■ **WORK TO DO**: Rewrite the lines from the line containing "How far from where" up to and including the line containing "2167 millimetres", replacing "nearer" with "closer" and leaving everything else unchanged.

■ **RECORD SET**:
□ □ □

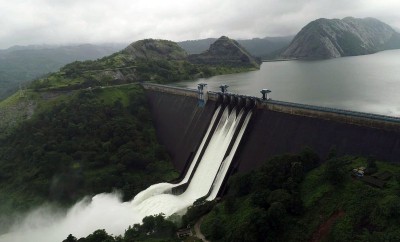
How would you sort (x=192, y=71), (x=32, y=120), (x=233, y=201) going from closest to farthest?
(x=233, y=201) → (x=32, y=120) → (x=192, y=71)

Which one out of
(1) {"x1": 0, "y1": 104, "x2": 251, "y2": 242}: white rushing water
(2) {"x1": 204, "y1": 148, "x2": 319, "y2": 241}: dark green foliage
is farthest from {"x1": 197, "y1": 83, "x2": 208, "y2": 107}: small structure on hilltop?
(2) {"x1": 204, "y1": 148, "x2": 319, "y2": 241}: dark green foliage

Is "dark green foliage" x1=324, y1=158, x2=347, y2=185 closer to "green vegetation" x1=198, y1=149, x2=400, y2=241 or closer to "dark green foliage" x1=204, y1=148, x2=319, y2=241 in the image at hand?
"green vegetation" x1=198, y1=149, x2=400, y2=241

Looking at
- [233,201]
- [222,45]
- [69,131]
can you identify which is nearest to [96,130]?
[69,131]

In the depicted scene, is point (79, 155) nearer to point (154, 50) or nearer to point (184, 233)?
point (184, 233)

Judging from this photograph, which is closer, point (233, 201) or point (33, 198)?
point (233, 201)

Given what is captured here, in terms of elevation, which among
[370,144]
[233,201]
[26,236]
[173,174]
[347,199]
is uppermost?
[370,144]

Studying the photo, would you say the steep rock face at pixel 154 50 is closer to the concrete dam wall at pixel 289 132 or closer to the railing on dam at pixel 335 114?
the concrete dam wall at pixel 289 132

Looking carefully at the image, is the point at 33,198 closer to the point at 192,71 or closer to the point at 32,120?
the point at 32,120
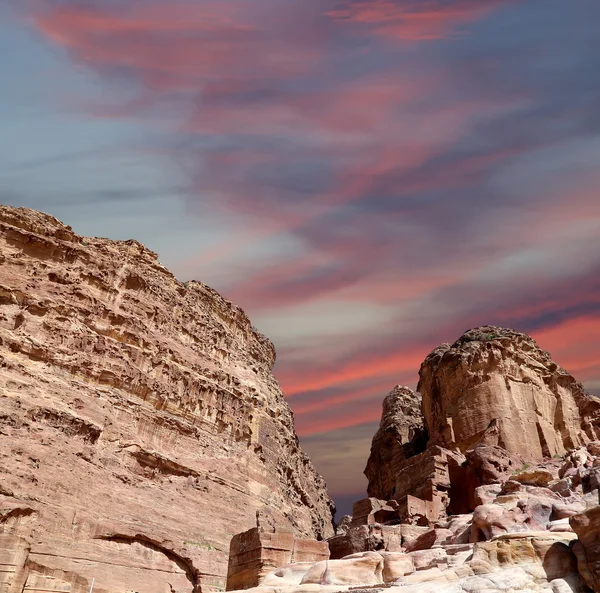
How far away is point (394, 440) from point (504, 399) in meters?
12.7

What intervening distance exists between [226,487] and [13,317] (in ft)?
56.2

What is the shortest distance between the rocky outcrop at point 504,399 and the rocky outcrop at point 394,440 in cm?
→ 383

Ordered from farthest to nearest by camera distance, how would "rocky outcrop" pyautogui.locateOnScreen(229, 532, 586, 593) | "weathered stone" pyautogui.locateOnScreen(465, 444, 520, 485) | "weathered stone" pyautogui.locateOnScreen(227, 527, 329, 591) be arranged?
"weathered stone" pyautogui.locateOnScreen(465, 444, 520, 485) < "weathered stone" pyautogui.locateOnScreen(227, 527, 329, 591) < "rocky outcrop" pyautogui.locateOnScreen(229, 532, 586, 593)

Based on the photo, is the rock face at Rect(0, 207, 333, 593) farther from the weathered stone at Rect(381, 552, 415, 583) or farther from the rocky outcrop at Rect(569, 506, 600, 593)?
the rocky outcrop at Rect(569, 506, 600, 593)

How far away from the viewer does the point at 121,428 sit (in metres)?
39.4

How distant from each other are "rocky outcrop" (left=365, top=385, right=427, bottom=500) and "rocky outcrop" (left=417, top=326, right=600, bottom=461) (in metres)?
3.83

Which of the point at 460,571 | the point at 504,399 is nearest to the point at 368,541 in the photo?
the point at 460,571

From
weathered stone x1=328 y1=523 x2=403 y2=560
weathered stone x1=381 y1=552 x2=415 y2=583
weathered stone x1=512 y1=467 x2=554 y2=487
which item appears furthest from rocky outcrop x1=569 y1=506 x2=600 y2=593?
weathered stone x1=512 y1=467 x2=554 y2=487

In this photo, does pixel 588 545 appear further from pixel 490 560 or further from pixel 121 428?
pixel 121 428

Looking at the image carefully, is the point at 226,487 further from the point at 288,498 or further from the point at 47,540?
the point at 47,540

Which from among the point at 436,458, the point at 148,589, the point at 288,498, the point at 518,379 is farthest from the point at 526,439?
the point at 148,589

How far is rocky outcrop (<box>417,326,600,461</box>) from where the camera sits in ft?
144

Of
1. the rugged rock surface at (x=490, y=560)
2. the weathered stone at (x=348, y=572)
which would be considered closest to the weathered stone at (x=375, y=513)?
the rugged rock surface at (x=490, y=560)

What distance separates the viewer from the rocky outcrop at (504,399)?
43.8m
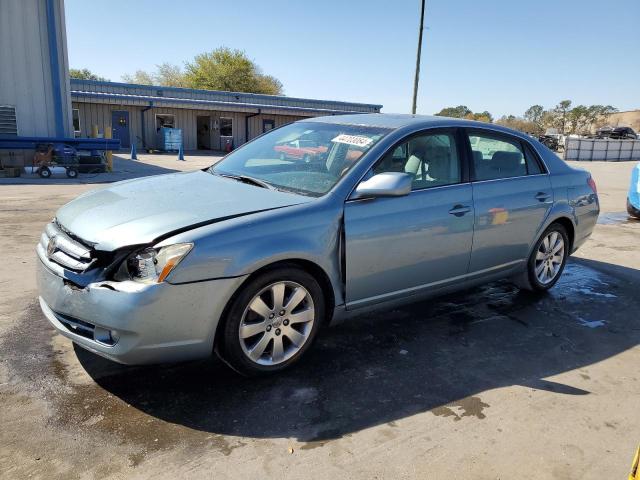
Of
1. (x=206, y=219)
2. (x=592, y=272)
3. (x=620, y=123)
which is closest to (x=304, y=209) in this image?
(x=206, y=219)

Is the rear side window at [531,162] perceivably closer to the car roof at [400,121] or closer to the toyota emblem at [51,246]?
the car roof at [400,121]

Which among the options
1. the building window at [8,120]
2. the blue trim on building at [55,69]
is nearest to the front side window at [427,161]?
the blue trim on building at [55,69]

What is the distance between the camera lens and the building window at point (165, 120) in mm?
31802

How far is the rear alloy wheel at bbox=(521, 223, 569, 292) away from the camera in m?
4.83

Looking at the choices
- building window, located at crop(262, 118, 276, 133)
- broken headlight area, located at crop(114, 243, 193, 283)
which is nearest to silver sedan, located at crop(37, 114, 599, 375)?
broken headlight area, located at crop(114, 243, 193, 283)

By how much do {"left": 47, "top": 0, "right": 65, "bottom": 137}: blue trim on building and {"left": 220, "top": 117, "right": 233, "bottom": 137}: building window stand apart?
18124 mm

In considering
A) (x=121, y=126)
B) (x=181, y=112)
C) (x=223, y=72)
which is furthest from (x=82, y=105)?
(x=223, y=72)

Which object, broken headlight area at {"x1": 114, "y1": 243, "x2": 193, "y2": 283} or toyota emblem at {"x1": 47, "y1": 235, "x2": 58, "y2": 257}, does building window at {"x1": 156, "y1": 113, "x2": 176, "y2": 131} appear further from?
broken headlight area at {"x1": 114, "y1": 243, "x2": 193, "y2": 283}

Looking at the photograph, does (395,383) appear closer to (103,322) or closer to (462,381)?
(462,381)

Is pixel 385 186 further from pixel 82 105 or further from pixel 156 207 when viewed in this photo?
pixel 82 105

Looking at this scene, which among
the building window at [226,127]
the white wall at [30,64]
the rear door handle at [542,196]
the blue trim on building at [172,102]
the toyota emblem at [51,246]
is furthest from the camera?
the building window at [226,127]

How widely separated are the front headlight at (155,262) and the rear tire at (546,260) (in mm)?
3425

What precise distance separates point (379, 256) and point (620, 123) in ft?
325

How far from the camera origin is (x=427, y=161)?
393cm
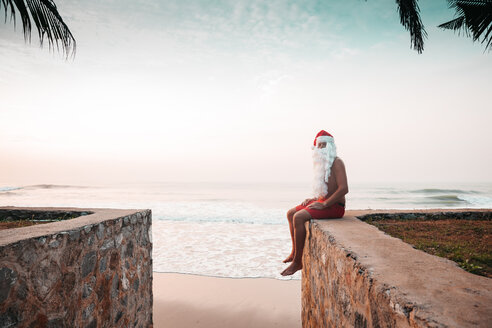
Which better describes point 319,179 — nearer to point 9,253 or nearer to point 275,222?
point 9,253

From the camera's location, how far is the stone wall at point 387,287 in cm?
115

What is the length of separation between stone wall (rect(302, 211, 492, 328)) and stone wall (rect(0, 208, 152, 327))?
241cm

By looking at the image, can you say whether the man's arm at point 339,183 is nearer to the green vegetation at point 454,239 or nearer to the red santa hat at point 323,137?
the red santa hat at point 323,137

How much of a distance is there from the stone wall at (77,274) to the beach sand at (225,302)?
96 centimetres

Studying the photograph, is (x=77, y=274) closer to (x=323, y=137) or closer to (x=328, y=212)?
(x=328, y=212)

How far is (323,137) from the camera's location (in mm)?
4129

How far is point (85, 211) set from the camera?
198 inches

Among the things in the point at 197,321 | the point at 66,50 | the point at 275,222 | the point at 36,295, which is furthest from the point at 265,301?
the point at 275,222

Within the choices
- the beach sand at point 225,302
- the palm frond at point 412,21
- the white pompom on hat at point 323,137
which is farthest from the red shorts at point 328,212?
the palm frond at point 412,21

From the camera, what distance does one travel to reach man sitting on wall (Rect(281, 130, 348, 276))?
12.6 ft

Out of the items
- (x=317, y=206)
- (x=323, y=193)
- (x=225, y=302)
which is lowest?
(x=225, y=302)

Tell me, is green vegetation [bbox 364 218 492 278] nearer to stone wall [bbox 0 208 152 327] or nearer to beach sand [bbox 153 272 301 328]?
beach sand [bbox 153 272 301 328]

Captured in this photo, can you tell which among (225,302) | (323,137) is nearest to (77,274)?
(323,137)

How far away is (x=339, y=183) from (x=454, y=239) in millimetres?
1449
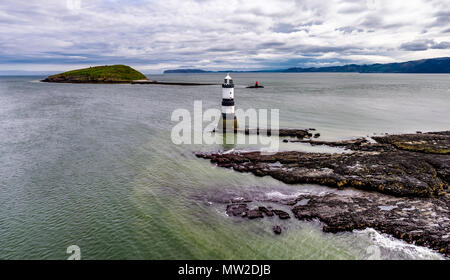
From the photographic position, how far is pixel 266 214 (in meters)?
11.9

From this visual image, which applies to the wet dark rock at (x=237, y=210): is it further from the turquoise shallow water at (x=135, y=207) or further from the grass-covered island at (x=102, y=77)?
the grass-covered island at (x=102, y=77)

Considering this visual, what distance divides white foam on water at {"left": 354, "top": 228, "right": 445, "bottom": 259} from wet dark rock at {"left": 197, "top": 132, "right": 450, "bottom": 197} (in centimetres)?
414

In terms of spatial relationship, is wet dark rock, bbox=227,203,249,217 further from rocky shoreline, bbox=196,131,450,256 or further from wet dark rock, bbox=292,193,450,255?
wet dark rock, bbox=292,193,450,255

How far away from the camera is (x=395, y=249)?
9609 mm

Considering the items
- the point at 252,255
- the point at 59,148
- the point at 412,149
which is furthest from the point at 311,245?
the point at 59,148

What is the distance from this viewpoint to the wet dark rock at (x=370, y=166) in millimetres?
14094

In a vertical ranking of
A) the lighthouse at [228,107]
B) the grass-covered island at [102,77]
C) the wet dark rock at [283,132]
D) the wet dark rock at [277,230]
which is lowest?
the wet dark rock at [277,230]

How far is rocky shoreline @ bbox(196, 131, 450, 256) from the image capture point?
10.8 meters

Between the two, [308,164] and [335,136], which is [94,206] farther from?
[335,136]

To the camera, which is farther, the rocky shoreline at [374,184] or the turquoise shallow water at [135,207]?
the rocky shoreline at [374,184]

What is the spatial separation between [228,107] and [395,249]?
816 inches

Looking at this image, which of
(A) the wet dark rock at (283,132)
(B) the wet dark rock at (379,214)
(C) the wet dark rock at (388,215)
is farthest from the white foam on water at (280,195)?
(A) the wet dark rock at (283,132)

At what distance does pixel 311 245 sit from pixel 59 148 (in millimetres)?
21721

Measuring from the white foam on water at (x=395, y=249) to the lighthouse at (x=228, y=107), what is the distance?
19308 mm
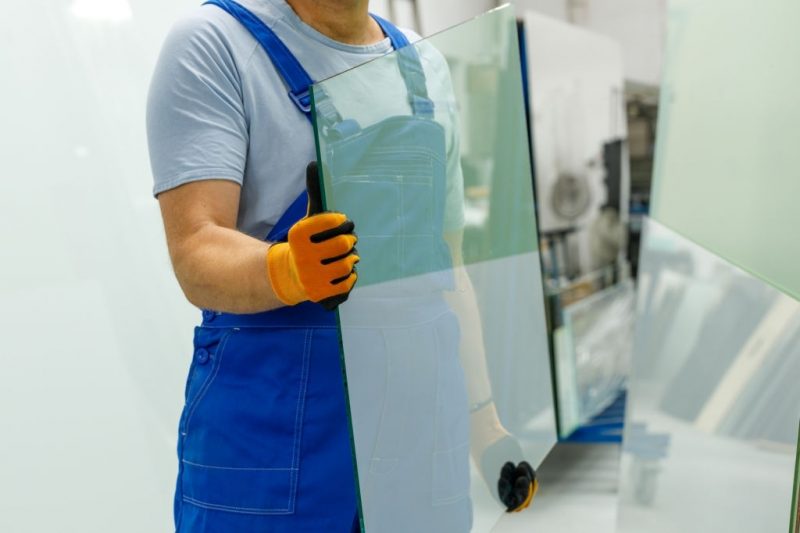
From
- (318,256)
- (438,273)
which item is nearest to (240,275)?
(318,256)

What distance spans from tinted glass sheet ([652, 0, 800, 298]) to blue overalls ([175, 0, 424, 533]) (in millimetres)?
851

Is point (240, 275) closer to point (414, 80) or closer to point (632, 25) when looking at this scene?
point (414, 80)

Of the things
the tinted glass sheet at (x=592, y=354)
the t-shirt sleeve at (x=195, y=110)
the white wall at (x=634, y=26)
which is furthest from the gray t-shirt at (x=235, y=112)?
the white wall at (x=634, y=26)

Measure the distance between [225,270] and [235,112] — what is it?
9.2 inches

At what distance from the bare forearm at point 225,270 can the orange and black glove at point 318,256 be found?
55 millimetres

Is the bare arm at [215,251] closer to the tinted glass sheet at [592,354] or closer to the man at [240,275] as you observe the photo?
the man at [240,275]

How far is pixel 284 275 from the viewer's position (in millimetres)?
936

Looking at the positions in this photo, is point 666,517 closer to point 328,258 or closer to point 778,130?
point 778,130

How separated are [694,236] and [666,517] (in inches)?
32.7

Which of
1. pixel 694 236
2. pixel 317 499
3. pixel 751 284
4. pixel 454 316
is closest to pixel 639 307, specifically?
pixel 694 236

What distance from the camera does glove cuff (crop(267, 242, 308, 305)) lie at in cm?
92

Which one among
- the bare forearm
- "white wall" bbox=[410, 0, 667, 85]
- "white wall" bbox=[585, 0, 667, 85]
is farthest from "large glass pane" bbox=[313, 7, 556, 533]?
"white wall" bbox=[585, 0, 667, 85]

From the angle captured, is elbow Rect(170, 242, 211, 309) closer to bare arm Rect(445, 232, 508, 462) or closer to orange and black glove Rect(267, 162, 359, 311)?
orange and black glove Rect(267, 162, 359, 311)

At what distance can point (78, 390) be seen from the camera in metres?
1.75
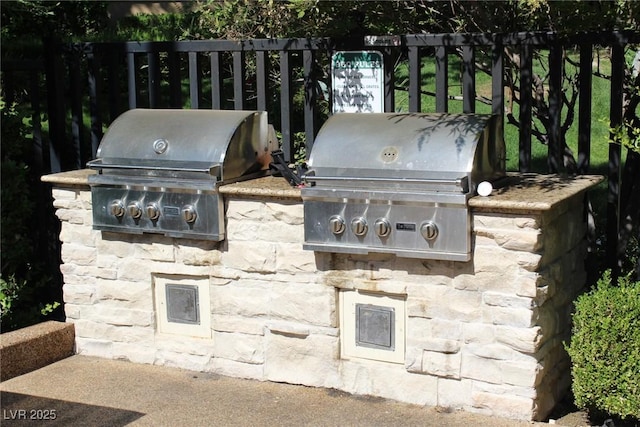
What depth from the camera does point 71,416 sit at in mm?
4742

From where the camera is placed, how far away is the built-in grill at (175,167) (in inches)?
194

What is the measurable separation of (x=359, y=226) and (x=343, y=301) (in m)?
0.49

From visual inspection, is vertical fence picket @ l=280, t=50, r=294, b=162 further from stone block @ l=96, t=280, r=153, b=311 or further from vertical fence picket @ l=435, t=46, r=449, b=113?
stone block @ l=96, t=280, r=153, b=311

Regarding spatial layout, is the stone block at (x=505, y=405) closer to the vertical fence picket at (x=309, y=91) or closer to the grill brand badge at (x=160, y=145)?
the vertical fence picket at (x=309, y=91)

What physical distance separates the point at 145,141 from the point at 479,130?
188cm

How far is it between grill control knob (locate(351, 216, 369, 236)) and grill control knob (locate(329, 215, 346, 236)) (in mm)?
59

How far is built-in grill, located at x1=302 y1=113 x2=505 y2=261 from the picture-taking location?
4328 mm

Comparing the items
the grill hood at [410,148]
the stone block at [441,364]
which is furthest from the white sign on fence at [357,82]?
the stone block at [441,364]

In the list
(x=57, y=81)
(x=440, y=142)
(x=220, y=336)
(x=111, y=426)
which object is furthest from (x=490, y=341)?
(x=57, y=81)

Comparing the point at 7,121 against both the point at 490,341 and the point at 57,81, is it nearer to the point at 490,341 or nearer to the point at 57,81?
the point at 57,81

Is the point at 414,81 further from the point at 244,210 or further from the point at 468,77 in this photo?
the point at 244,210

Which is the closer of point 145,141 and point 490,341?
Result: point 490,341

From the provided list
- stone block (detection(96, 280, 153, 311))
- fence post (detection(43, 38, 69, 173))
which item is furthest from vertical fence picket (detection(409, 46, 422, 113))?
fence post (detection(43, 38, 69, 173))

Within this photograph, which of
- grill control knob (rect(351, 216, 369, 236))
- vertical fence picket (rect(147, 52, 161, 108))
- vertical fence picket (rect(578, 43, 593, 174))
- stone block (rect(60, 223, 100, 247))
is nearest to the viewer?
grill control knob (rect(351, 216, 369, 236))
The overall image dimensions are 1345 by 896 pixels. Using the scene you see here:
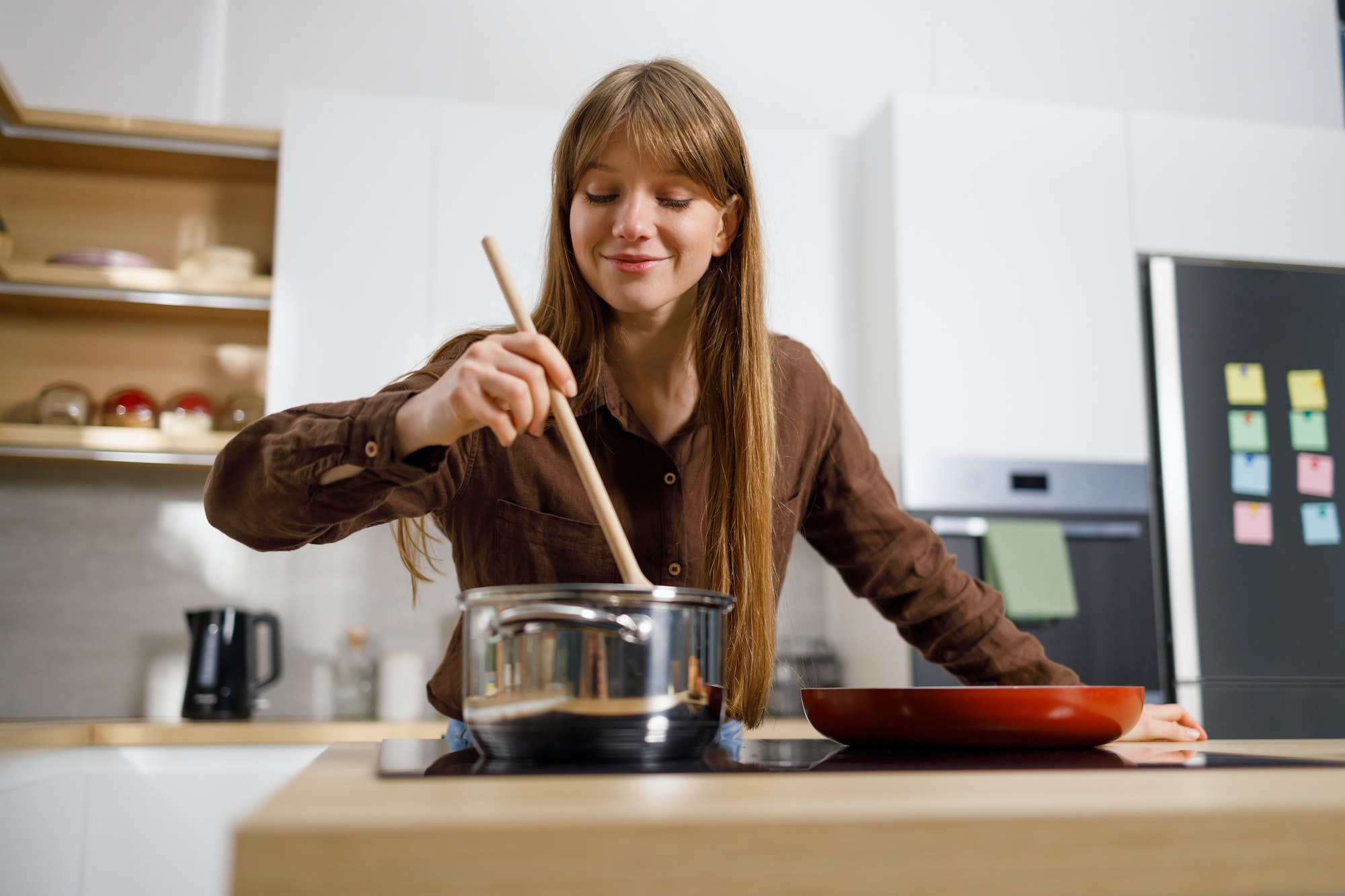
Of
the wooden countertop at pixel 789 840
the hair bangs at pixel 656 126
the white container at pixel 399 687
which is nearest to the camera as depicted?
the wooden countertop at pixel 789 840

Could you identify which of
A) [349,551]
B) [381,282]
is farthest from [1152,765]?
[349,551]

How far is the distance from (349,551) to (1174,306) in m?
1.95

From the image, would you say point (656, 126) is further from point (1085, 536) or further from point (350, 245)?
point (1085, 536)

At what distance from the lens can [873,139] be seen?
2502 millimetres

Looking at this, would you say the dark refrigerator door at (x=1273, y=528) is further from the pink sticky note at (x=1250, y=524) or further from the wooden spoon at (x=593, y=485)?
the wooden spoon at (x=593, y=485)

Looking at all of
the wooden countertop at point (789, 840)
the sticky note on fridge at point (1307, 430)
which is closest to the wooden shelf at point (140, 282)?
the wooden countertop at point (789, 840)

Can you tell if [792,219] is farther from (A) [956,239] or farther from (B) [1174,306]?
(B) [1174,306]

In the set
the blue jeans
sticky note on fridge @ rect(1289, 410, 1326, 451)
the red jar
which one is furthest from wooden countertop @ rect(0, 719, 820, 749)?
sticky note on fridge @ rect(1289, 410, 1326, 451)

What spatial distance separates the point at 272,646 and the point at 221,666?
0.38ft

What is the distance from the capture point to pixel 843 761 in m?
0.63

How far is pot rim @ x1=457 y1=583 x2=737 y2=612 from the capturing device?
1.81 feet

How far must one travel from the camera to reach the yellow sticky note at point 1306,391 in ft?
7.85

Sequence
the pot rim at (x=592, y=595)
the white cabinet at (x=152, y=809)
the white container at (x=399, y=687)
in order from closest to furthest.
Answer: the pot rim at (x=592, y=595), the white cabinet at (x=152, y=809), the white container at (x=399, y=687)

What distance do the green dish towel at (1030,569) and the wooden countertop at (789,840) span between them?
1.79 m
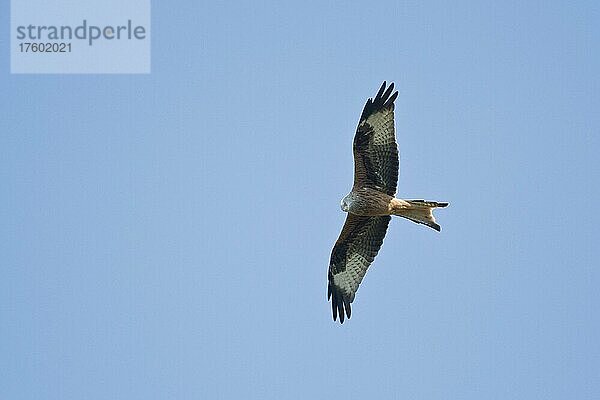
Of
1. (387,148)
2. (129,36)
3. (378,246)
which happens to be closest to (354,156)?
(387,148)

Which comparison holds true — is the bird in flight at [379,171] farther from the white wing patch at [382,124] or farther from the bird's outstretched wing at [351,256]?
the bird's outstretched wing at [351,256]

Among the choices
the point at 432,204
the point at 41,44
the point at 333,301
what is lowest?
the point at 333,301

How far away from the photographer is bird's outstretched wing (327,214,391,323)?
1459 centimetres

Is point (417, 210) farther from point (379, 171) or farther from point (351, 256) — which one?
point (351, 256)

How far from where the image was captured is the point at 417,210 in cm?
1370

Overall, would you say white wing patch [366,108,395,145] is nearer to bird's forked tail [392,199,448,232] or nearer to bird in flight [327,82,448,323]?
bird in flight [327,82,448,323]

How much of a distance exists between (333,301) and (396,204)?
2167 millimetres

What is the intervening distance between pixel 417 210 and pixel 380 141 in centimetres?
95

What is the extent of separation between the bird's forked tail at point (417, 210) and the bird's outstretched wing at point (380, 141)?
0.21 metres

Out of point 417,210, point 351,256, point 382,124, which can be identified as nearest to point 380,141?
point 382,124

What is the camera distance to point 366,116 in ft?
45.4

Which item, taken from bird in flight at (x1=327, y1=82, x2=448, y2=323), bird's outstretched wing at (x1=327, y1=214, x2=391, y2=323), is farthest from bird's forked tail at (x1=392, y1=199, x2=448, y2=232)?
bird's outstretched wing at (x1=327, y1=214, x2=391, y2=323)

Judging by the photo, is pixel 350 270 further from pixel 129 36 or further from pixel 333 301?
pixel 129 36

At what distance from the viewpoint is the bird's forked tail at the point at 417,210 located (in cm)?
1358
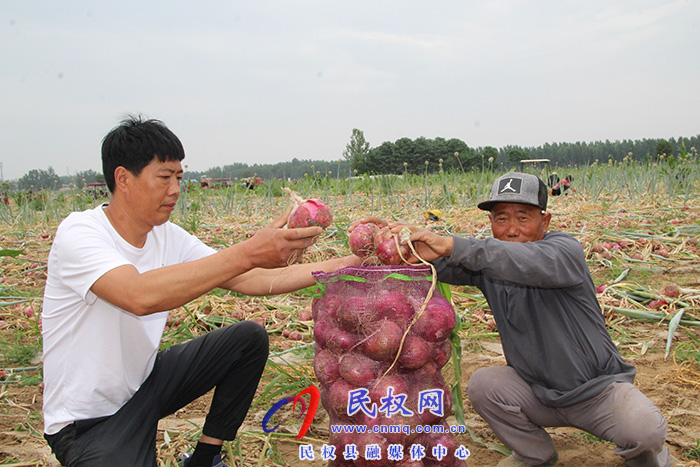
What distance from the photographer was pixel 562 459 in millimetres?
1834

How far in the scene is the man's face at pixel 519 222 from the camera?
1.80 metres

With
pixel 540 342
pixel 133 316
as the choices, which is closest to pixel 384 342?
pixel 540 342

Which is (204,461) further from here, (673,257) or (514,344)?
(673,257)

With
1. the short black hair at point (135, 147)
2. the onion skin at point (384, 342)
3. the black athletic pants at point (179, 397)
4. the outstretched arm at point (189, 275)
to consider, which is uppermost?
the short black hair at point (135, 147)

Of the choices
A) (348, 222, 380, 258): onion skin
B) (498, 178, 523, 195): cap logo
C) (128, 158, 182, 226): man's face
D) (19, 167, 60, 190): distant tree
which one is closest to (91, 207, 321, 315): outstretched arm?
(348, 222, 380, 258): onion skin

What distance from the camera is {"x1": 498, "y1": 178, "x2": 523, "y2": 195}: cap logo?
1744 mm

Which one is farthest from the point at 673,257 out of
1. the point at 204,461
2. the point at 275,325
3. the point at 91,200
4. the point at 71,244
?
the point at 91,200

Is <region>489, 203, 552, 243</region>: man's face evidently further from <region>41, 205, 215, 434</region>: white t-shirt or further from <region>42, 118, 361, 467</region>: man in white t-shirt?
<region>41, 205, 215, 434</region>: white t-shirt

□ □ □

■ **SOLUTION TO THE PROBLEM**:
How far from where the image was captured is the point at 417,210 in cm?
1370

Overall, would you say white wing patch [366,108,395,145] is closer to bird's forked tail [392,199,448,232] or closer to bird in flight [327,82,448,323]?
bird in flight [327,82,448,323]

How much of a distance exists between (333,301) and (396,204)?
2167 millimetres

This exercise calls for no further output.